The experience of Sri Lanka, known as Ceylon during the colonial period, is also illustrative. The island was a British colony, and sustained increases in life expectancy began in the 1920s. The Rockefeller Foundation’s campaign against hookworm had positive spillover effects in promoting better sanitation. Public-sector investments by the local government helped to build a robust social welfare system, providing education and health care broadly across the population. A malaria outbreak in 1934–35 interrupted this early progress, but in the space of about a decade after World War II, Sri Lanka achieved maybe the most rapid sustained improvement in population health in the history of our species. The heavy weaponry of human disease control—DDT, antibiotics, vaccines—was deployed in full force. The rapid gains were followed by five decades of steady progress. The case of Sri Lanka involves both “magic bullets” and broad investment in social welfare.

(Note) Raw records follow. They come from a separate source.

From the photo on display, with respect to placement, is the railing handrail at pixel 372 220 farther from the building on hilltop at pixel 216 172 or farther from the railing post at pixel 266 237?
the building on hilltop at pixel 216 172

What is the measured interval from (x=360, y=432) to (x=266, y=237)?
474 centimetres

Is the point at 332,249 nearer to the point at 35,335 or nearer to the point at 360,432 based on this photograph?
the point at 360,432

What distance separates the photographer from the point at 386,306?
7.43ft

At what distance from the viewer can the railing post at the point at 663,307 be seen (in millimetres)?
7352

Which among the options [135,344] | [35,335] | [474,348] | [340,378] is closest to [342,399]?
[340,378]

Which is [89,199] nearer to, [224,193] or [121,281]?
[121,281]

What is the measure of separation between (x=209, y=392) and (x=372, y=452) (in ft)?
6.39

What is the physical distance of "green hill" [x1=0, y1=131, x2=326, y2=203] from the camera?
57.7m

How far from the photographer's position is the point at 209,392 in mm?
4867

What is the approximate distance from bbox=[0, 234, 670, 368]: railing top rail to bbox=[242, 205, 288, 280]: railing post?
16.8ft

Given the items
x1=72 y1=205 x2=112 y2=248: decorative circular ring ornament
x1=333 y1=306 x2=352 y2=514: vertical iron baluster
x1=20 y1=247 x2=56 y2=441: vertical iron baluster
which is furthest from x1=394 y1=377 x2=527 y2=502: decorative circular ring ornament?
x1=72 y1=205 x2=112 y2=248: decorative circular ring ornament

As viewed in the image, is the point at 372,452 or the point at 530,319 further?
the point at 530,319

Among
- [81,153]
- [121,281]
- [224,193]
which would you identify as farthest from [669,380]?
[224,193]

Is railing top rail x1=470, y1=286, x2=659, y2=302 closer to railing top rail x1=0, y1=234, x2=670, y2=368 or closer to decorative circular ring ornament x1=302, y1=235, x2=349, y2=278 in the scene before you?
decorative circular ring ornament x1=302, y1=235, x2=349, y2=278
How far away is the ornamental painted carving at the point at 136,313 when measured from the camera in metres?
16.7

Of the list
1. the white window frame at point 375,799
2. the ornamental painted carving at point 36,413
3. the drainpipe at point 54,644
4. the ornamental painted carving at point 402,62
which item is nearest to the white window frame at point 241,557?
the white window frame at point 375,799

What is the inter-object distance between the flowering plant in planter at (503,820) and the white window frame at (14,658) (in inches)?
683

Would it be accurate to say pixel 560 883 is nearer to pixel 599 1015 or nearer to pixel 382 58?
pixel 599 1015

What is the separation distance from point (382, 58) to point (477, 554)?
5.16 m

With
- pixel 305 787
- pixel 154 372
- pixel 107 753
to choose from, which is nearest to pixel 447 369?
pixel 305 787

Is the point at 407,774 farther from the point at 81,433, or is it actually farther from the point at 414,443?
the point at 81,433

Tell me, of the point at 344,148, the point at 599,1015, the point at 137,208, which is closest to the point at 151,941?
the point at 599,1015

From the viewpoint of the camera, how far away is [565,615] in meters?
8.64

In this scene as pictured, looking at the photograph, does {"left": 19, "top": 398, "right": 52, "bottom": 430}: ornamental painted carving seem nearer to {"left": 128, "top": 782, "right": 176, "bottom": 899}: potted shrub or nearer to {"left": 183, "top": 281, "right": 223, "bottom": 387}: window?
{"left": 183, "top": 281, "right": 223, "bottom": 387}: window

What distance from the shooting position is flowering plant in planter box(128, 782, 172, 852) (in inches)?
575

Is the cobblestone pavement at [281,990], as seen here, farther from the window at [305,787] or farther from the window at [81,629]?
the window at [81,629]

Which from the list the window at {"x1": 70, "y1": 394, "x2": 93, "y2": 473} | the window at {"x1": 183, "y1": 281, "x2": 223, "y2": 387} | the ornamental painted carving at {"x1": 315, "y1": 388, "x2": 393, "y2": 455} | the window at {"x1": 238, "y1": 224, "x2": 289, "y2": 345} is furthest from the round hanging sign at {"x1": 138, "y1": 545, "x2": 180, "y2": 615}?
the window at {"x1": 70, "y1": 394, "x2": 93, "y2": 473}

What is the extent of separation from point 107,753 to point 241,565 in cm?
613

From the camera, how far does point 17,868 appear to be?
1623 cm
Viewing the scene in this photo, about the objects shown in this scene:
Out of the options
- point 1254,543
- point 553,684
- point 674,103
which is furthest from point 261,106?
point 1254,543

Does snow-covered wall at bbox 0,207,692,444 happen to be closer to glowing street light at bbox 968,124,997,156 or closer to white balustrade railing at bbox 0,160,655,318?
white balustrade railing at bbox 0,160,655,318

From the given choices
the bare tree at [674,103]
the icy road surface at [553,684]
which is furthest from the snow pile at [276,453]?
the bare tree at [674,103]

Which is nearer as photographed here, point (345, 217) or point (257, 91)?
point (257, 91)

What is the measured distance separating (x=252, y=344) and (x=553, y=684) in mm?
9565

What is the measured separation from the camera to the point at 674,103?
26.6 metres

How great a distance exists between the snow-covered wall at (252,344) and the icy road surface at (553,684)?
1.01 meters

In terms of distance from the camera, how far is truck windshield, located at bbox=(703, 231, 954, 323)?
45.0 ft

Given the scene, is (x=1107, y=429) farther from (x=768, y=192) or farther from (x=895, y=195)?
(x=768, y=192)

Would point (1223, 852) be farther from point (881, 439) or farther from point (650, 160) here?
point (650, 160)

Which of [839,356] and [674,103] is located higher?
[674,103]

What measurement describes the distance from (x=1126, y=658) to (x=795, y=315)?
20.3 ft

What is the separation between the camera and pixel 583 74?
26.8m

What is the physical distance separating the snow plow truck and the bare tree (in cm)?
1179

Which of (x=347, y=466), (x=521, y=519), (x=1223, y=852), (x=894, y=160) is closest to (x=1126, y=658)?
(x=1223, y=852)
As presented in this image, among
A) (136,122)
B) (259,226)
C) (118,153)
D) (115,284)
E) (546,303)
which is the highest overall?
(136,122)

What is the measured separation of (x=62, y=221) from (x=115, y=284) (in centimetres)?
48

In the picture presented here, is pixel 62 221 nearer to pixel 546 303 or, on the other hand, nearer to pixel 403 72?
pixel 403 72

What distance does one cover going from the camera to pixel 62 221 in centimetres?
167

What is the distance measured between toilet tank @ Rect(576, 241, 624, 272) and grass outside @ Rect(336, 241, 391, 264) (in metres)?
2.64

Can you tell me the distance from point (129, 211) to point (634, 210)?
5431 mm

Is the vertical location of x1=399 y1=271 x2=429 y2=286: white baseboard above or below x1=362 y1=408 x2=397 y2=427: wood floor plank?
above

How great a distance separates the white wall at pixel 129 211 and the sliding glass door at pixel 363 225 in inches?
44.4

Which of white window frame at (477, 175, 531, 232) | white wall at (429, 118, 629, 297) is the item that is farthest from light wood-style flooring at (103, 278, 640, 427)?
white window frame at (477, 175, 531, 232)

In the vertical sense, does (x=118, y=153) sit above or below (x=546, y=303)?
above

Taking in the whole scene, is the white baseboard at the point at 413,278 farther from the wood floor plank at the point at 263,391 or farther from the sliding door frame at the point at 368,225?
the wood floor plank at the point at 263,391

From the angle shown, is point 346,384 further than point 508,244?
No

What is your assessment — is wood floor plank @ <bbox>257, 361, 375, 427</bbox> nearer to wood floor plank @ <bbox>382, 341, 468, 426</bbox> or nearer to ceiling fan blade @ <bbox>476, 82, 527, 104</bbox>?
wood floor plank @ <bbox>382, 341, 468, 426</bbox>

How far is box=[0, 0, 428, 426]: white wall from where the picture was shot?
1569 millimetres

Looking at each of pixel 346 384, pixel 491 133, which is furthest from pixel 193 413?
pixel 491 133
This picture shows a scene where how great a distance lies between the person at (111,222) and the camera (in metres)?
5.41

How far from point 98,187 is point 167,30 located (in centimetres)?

The demographic history of India recapitulates these themes on a grander scale. As late as 1920, life expectancy in India was only around twenty. Malaria, cholera, plague, and influenza had kept mortality rates high. The crude death rate hovered around forty per one thousand. Mortality then declined gradually before independence (in 1947). Thereafter, gains in life expectancy were truly impressive. Broader access to health care, economic development, and improvements in sanitation (e.g., sewage, piped water) reduced the prevalence of infectious disease. The National Malaria Control Programme was established in 1953 and proved radically successful. By 1965 malaria was basically eliminated as a cause of death, but DDT-resistant mosquitos evolved, and soon the disease was in resurgence. Vaccination programs reduced the incidence of smallpox. Cholera was targeted and has declined. TB programs met with limited success. But by the early 1970s life expectancy was above fifty; today life expectancy has surpassed seventy years.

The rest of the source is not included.